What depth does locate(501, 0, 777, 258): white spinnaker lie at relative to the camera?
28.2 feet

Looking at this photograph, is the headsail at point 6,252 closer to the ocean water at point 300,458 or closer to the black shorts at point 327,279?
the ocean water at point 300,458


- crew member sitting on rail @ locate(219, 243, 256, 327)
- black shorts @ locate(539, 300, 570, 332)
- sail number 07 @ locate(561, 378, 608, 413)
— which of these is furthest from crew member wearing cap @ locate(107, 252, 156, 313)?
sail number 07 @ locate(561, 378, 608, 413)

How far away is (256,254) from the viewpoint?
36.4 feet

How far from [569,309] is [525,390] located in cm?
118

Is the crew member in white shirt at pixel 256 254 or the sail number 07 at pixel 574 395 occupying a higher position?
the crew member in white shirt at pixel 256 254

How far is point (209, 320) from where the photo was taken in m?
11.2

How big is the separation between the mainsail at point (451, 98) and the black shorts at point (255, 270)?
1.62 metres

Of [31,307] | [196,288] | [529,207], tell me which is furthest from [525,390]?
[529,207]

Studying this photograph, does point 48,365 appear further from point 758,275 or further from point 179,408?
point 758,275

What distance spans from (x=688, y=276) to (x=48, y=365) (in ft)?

***

- _WRITTEN INSTRUCTION_
Copy the records above exactly.

- _TASK RESPONSE_
What depth does locate(501, 0, 777, 258): white spinnaker lie at relative to the camera?
28.2 feet

Looking at this photograph, is the headsail at point 6,252 closer to the ocean water at point 300,458 or closer to the black shorts at point 327,279?
the ocean water at point 300,458


- crew member sitting on rail @ locate(219, 243, 256, 327)
- black shorts @ locate(539, 300, 570, 332)
- sail number 07 @ locate(561, 378, 608, 413)
— which of these is furthest from crew member wearing cap @ locate(107, 252, 156, 313)?
sail number 07 @ locate(561, 378, 608, 413)

How far away is (256,254) from the viewpoint?
36.4 feet

How far from [569,309] is [525,390] located in cm?
118

Is the crew member in white shirt at pixel 256 254 or the sail number 07 at pixel 574 395 occupying a higher position?
the crew member in white shirt at pixel 256 254

How far is point (209, 320) from where the photo was taken in m?
11.2

How big is the separation between the mainsail at point (451, 98) and the black shorts at point (255, 270)?
1.62 metres

Of [31,307] | [196,288] | [529,207], tell me which is furthest from [525,390]?
[529,207]

Studying this photograph, does point 48,365 appear further from point 758,275 or further from point 179,408?
point 758,275

What distance spans from (x=688, y=276) to (x=48, y=365) (in ft)?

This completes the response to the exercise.